Seeking understanding for artists, pt. 1
Earlier this year, I wrote a piece on my Substack about what I called “tastemaker marketing.” The message was pretty simple.
The art world is filled with tastemakers — people who tell others what to like — but excelling at tastemaker marketing often makes it hard to know how to listen. How does your audience hear you, and how can you do a better job of telling them what you want them to know?
Artists like to be liked, but they love to be understood. When you connect with an artist about what their work means, you connect with them on a deeper level than just what it looks like.
Richard Serra’s “Blind Spot”
I was recently doing some research for a client on Richard Serra’s large sculpture, Blind Spot. When I Googled the work, the top results were a couple of pages on his gallery’s website:
Related in both form and scale, Blind Spot (2002–03) and Open Ended (2007–08) entail similar concentric structures, each consisting of six weatherproof steel plates.
Source: Gagosian
And secondly:
Blindspot carries on from where the configuration of Serra’s Torqued Spirals and the shapes of the Toruses and Spheres of the earlier exhibition left off.

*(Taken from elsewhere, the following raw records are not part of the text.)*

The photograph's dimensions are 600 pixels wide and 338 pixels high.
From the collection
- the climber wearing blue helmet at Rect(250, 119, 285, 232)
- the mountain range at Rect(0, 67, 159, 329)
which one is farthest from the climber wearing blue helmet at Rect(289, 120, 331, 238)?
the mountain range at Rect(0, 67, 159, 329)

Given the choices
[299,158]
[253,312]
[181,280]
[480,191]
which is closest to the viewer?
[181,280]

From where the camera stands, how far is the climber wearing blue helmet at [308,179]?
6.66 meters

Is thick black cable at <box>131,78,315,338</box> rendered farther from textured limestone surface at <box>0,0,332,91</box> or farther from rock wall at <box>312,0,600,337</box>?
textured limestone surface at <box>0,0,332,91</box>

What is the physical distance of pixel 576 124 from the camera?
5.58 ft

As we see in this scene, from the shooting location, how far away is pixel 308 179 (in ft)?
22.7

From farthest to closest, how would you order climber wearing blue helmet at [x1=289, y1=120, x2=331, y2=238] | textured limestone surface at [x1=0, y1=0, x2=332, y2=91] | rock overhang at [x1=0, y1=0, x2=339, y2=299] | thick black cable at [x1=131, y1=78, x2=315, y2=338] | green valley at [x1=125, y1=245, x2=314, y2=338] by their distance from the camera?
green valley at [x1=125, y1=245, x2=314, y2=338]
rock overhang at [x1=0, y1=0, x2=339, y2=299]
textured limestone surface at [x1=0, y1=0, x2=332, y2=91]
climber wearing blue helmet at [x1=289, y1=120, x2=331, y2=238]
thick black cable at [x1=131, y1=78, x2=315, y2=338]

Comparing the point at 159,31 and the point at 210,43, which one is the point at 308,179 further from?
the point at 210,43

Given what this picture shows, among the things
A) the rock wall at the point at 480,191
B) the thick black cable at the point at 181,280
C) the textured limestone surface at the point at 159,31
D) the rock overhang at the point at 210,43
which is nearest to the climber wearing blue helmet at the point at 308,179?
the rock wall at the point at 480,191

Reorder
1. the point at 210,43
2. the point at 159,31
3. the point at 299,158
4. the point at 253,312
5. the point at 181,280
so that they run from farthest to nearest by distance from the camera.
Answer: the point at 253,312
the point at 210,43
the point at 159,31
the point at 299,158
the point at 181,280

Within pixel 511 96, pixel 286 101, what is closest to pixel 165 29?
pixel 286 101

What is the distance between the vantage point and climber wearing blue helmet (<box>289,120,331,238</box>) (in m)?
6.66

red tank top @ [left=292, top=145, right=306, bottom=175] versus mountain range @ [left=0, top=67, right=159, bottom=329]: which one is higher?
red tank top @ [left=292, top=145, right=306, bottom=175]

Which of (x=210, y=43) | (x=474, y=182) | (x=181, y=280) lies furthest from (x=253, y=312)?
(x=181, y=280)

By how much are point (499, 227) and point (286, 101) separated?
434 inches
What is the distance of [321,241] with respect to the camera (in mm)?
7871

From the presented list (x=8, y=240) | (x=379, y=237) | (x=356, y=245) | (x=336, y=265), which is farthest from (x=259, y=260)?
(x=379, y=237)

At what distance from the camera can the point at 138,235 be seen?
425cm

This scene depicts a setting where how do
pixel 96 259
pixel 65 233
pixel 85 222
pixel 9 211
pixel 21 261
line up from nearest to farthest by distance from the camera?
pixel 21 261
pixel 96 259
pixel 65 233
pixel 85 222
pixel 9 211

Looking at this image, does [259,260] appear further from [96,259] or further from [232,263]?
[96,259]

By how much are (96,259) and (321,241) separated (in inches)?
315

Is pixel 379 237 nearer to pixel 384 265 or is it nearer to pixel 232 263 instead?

It is composed of six plates, three spheres, and three toruses.
Source: Gagosian
But, I wanted to know more about the work — where the idea came from, what the artist was thinking, and, most importantly, how it was different from the Serra sculptures that we already know and love.
Where can I go to find the information I’m looking for about this work if it’s not available on the gallery’s website? Who is responsible for helping the public understand this piece, if not them?
The Guggenheim Foundation has a page about this work with a great biographical text about the artist, but almost no information about the sculpture.
This is so common. Work that artists put their heart into is left adrift in a world of images, and the words that can help the public appreciate their work for what it means never get written.
Writing about visual arts
As an artist communications professional, my job is to seek understanding for artists. I make artists my clients to create relationships with them and their work that go deeper over time than a gallery or curator can while juggling all of their other responsibilities.
In working with artists, I help them get to a deeper understanding of their own practice through long conversations and deep research into their careers. When you prioritize the artist’s vision, you get deeper truths for them, yourself and the public.